Hi Jerry where in Hampshire are you iam in Barton on sea happy to help give me call or pm me if you need help

Geoff

noel shelley23/05/2021 18:12:31
862 forum posts
19 photos

Welcome to the party, any questions you have will be answered by someone on here. Good luck Noel.

robin coleman24/05/2021 20:07:33
18 forum posts

Welcome I am a relatively new to the hobby to..

Regards

Robin

Jeremy Paduano25/05/2021 08:45:32
11 forum posts
4 photos

Thanks everyone, it's great to see such a friendly forum.

Geoff - many thanks for letting me know. I'm at the other end of Hampshire, quite literally a few hundred yards from West Sussex at the back of Emsworth, so a good few miles away. It's good to know there's people not that far away...

Got the bank holiday week off and not going anywhere...wonder what I'll do...teeth 2

Dave Smith 1425/05/2021 08:56:30
200 forum posts
40 photos

Jerry

I live in Cowplain and am building my first 5" gauge loco a Don Young Aspinall. I have a Warco WM250V lathe and a. WM16 mill. If you want to pop round and see what I am doing pm me.

Howard Lewis26/05/2021 11:53:12
5550 forum posts
13 photos

Welcome to the hobby!

Find a local Model Engineering Club and join.

When we are able to meet again, you will be in the company of fellow enthusiasts and able to get bface tom face advice, hands on guidance and possibly demonstrations.

This will supplement the advice available on here on almost everything under the sun!

As a complete newbie, some reading would be time and money well spent.

A set of Zeus Charts. Contains useful data. Still using mine, bought in late 1958!

L.H.Sparey "The Amateur's Lathe" Old, mainly aimed at the Myford ML7 user, but the basic principles are the same.

Ian Bradley "The Amateur's Workshop" More general approach, but gives detail of how to align a lathe to remove twist from the bed (Something that Sparey omits, strangely )

Important if the lathe is to cut parallel.

Do not rush into model making, too early. Learning the techniques will be cheaper if you make a mistake whilst making some simple tool, such as a Centre Height Gauge, or Tailstock Die Holder.

(I prefer the type that slides on an arbor, to minimise load on the newly cut thread. )

You will probably work almost exclusively in Metric, so Drills, and eventually Taps and Dies will be Metric.

You can expand, later, if the need for other threads becomes apparent.

You do not want to learn the hard way by ruining an expensive casting from a kit!

As a beginner, you will learn more about tooling by buying a Bench Grinder and using High Speed Steel.

As time goes on, you will find a need for a 4 Jaw independent chuck. This will lead to the need for Dial Test Indicators and a magnetic base.

Make haste slowly, learn the basics and apply them, so that the machine and techniques become familiar.

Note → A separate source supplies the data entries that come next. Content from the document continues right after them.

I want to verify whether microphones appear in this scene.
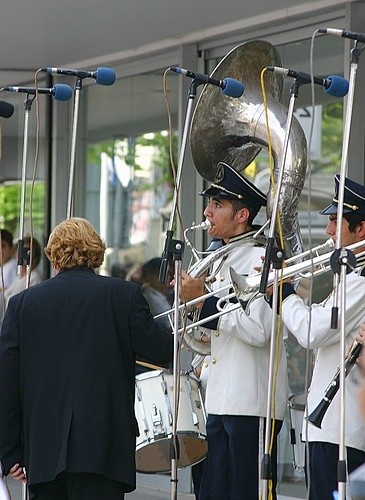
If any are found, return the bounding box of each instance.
[0,67,116,118]
[170,67,245,98]
[267,66,349,97]
[318,28,365,43]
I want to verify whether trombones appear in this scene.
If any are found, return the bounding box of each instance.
[153,237,365,337]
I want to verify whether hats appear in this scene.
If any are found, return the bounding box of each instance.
[319,175,365,215]
[198,162,269,207]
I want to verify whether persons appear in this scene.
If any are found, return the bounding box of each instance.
[0,217,179,500]
[1,164,365,500]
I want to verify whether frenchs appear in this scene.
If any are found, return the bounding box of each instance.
[169,39,309,357]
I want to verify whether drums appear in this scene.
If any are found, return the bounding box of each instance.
[133,370,210,474]
[288,391,311,469]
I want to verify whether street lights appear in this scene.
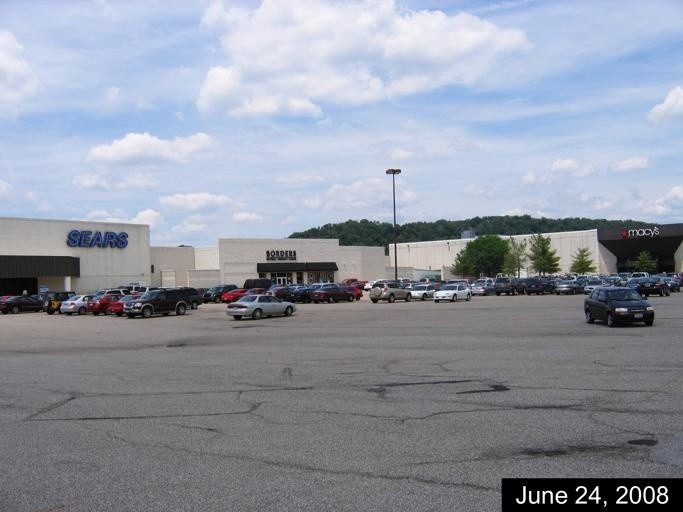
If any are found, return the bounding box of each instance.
[385,167,402,281]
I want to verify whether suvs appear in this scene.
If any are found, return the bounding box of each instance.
[177,286,203,311]
[40,289,77,315]
[123,286,186,318]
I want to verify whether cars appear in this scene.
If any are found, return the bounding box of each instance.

As you gain experience and confidence, the range of things that you do, and make will expand. One day you will look back and realise that you are doing things that never thought possible when you started the journey.

Model engineers produce some fantastic work, as they gain experience.

LOTS of enjoyment stretches ahead!

Howard

Jeremy Paduano02/06/2021 08:50:04
11 forum posts
4 photos

Wow Howard! Thanks for all the advice 😁. I’ve got Sparey’s book, and a set of tables, but not come across “The Amateur’s Workshop “. Everyone says HSS tooling is easier to use, so I’m keen to learn how to grind cutters on my bench grinder - although I’ve started by buying some already made from Arceurotrade. I’m expecting more to go into the bin than make it through to a finished exercise initially, so will be starting very throwaway 👍 Definitely baby steps…Got a week off at the moment, so am simply making swarf out of steel and brass to begin to understand how speeds and feeds effect the result. At some point the tools will need repointing on the grinder - the first opportunity to start learning that.

Take care all, off for my second jab in a few minutes 😁

Rod Ashton02/06/2021 10:44:37
339 forum posts
12 photos

Just over in Horndean if you would like any help.